The United Kingdom’s National Crime Agency (NCA) arrested several dozen hackers last week in a campaign against cybercrime called ‘strike week.’
Federal officials conducted 25 separate operations in total, spanning England, Scotland and Wales arresting hackers on suspicion of a wide range of cybercriminal charges, including network intrusion and data theft, Distributed Denial of Service (DDoS) attacks, and malicious software and virus development.
Raids organized by the United Kingdom-based NCA were coordinated by its sub-organization, the National Cyber Crime Unit (NCCU), which combines the Police Central E-Crime unit (PCeU) and the cyber division of the Serious Organised Crime Agency. The FBI also helped by proving forensic information on a phishing gang.
One hacker arrested in strike week are being held on the suspicion of being the culprit for the attack on Yahoo, the United States Department of Defense (DoD) and PlayStation. The list of hackers and their crimes are as follows:
A 23-year-old man was arrested for alleged offenses related to network intrusion on the U.S. Department of Defense (DoD). The breach related to a satellite communication system that was used by the Department of Defense. The hacker also accessed non-confidential contact information for nearly 800 users, including names, titles, email addresses, and phone numbers. Gaining him control over the information of 34,400 devices including IMEI numbers.
A 21-year-old London man was taken into custody for being an alleged member of the ‘D33Ds Company’ hacking collective, the group that hacked into Yahoo in 2012, leaking some 400,000 email address and password combinations online.
A 20-Year-Old London male arrested for committing an alleged £15,000 (roughly $22,647) phishing attack.
A 25-Year-Old North London male arrested on suspicion of deploying malware against banks resulting in financial losses.
The youngest, a 16-Year-Old believed to be apart of the Lizard Squad was arrested for alleged DDoS attacks believed to have targeted approximately 350 websites, including Lenovo.
Two Men, 38 and 29 arrested for offenses related to the theft of valuable intellectual property from a London financial company.

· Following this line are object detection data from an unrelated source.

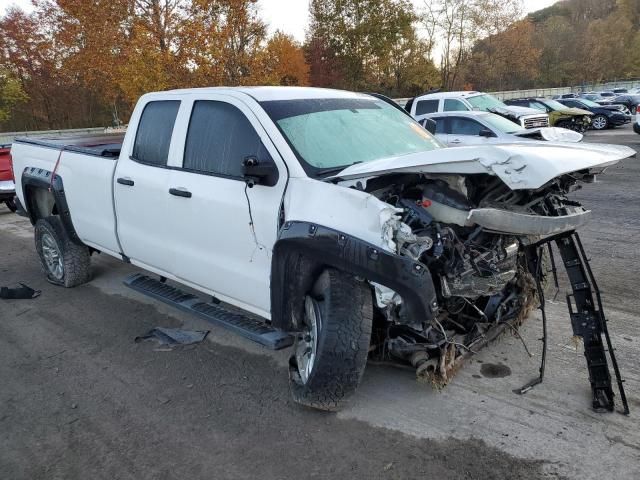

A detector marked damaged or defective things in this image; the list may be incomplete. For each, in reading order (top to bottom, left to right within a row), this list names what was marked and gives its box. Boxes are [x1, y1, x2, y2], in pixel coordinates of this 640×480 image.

crumpled hood [330, 142, 636, 189]
crumpled hood [512, 126, 584, 142]
damaged front end [364, 169, 632, 412]
shattered headlight area [364, 172, 632, 412]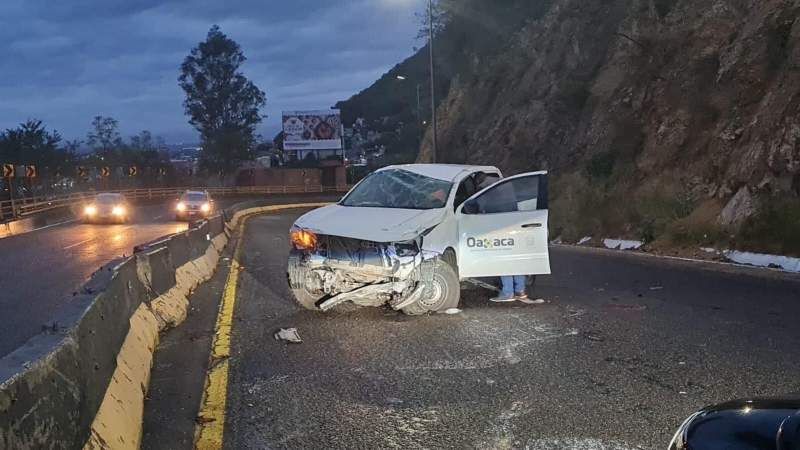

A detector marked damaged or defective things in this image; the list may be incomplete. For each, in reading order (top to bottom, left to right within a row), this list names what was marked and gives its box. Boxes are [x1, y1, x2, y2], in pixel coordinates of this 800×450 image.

shattered windshield [340, 170, 454, 210]
crushed car hood [294, 205, 446, 243]
wrecked white suv [286, 163, 552, 314]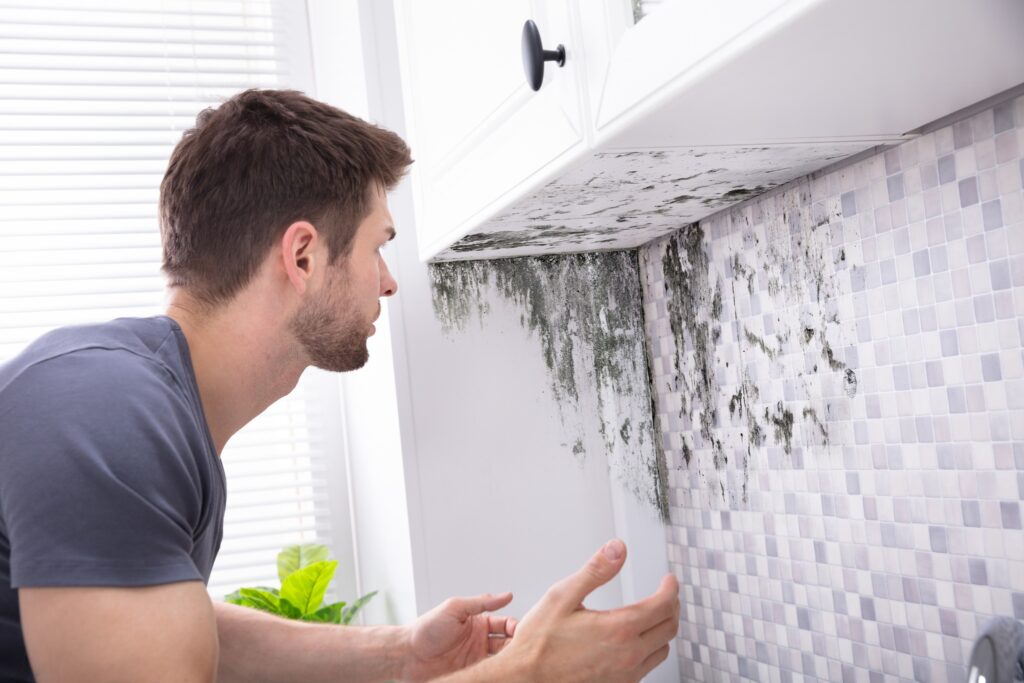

An 18-year-old was arrested for allegedly being the lead developer and administrator of the Titanium and Avenger stresser tools, commonly advertised on many hacking related forums, which were used to DDoS public sector and police websites.
A hosting company whose servers are believed to be used to house suspected criminal infrastructure (severed a production order).
Several individuals have been issued cease and desist orders for purchasing remote access tools (RATs).
Along with several others listed on the official NCA website.
“These arrests around the country this week are a result of the essential partnership activity with law enforcement, industry and government that is at the heart of fighting cybercrime,” Andy Archibald, Deputy Director of the NCA’s National Cyber Crime Unit, said.
This is not the fist time law-enforcement has conducted massive raids against cybercrime cases. Just last year the U.S. Federal Bureau of Investigation (FBI) conducted raids in Europe and Australia, arresting more than 100 customers of the Blackshades Remote Administrative Tool (RAT) that was used as malware.
Blackshades and similar software allow hackers to remotely control the victims machines allowing them to turn on the webcam, steal username and passwords, gather personal information, abuse the computer to launch attacks against others among several other tasks. RAT’s are powerful tools among cybercriminals as it allows front line access to the machine and everything occurring within it.
Criminals can masquerade the malware into programs to help evade detection from antivirus engines. Blackshades was sold for as little as $40 via PayPal on many wide-spread public forums starting in 2010.
However, recent NCA raids did not just target specific customers of a product or hackers behind specific cybercriminal attacks, instead they arrested hackers behind phishing attacks, malware and one unnamed hosting agency.
The name ‘strike week’ suggest the NCA monitored all the activities of cybercriminal gangs and individuals, compiling strong evidence against them that led to the arrest and presumed trial against them.
Peter Goodman, the deputy chief of constable and national police lead for cybercime said cybercriminal actions are not victimless, stating “a high-end cyber-attack against financial institutions could have a far-reaching impact on our economy. Small- and medium-sized businesses can be bankrupted by a cyber-attack, with owners and staff losing their jobs.”